DATASET ENTRIES
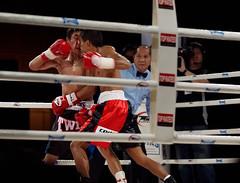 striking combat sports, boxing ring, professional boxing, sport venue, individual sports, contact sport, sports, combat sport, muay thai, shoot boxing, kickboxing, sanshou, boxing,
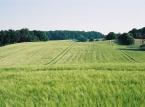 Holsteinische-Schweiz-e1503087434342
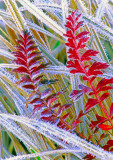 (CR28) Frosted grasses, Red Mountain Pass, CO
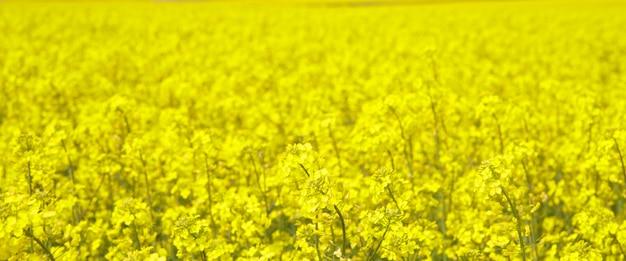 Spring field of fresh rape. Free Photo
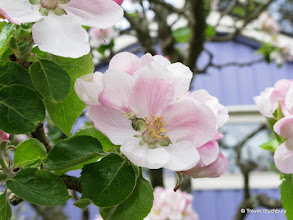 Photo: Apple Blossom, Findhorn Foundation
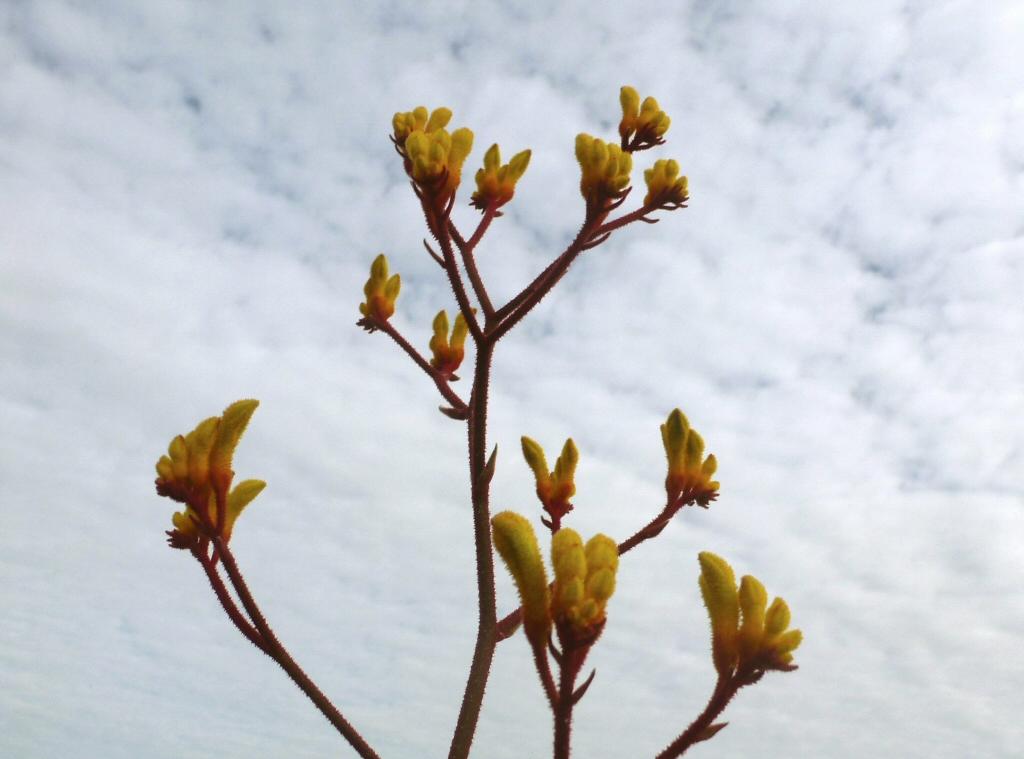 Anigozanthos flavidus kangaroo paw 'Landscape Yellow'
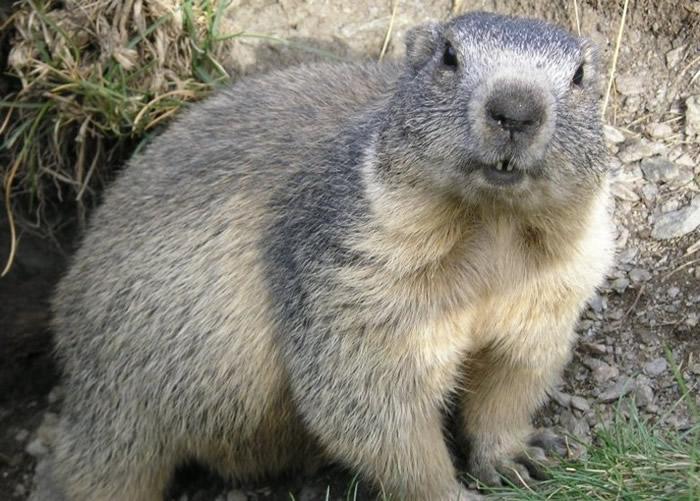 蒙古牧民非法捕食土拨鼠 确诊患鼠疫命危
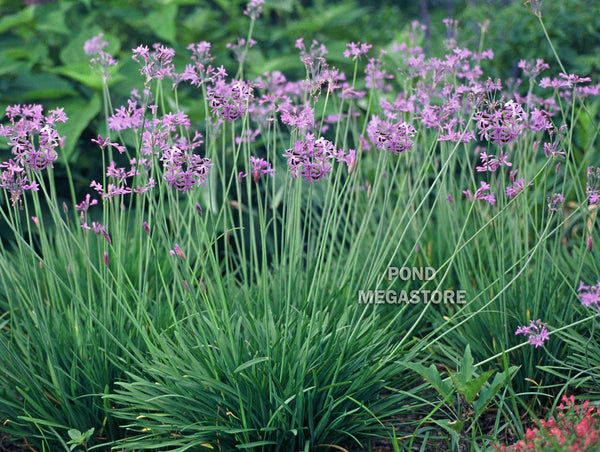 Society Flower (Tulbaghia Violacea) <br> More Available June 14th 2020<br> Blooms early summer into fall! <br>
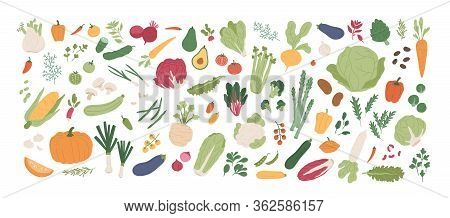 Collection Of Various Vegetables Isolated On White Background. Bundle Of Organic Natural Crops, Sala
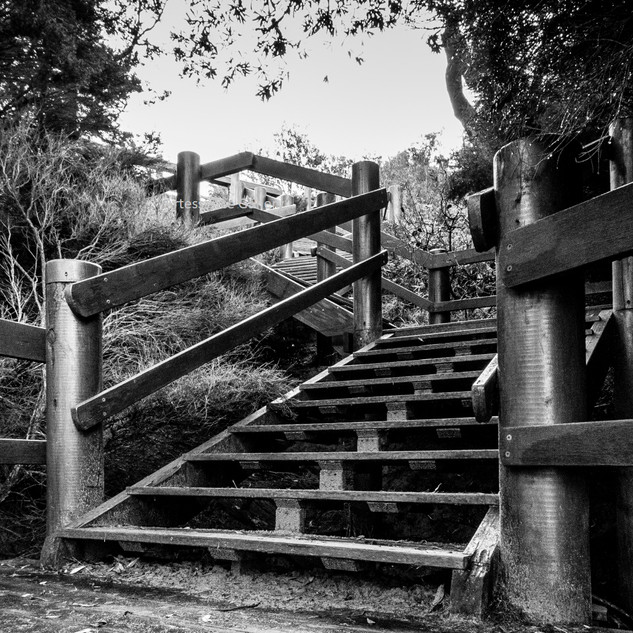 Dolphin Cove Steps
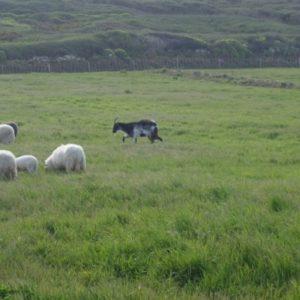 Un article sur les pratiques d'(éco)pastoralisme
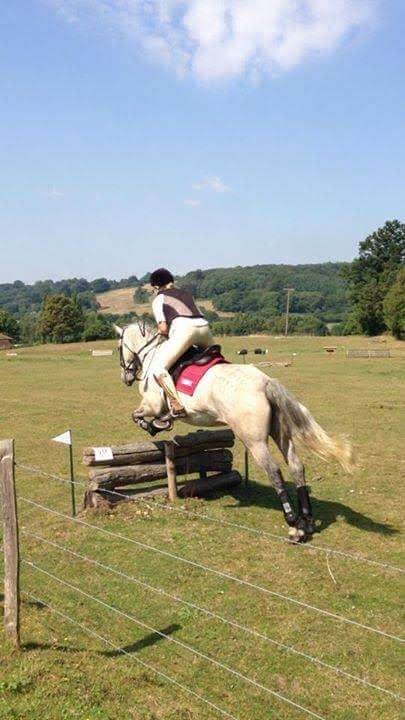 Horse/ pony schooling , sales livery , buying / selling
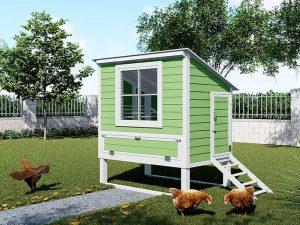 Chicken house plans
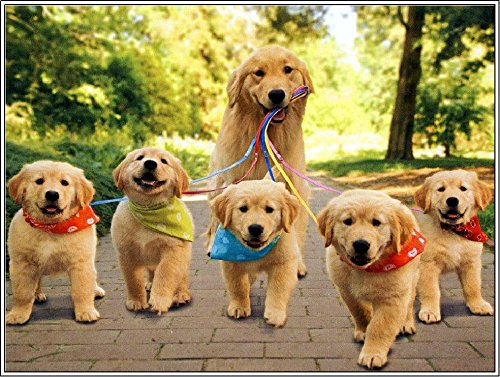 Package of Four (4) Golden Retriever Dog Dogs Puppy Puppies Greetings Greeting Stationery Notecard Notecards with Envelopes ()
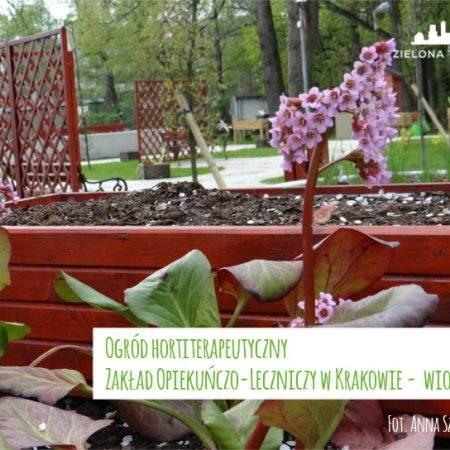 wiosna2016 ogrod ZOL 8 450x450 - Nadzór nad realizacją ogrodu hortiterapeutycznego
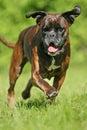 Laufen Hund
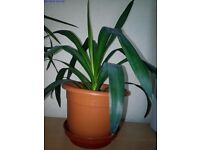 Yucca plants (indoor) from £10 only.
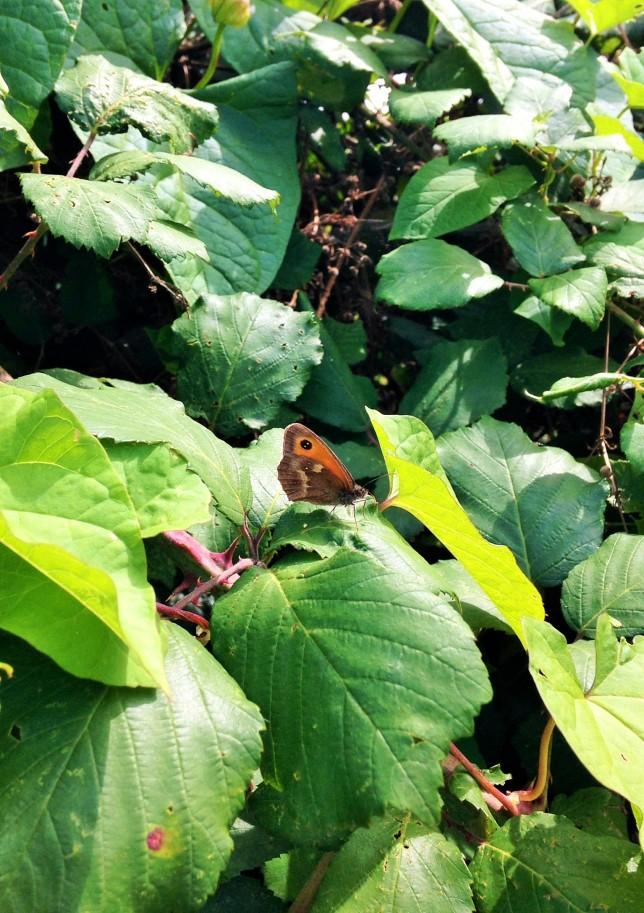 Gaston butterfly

INSTRUCTIONS FOR THE TASK
The result should be a precise copy of all the entries, free of pictures.

EXERCISE RESULT
 striking combat sports, boxing ring, professional boxing, sport venue, individual sports, contact sport, sports, combat sport, muay thai, shoot boxing, kickboxing, sanshou, boxing,
 Holsteinische-Schweiz-e1503087434342
 (CR28) Frosted grasses, Red Mountain Pass, CO
 Spring field of fresh rape. Free Photo
 Photo: Apple Blossom, Findhorn Foundation
 Anigozanthos flavidus kangaroo paw 'Landscape Yellow'
 蒙古牧民非法捕食土拨鼠 确诊患鼠疫命危
 Society Flower (Tulbaghia Violacea) <br> More Available June 14th 2020<br> Blooms early summer into fall! <br>
 Collection Of Various Vegetables Isolated On White Background. Bundle Of Organic Natural Crops, Sala
 Dolphin Cove Steps
 Un article sur les pratiques d'(éco)pastoralisme
 Horse/ pony schooling , sales livery , buying / selling
 Chicken house plans
 Package of Four (4) Golden Retriever Dog Dogs Puppy Puppies Greetings Greeting Stationery Notecard Notecards with Envelopes ()
 wiosna2016 ogrod ZOL 8 450x450 - Nadzór nad realizacją ogrodu hortiterapeutycznego
 Laufen Hund
 Yucca plants (indoor) from £10 only.
 Gaston butterfly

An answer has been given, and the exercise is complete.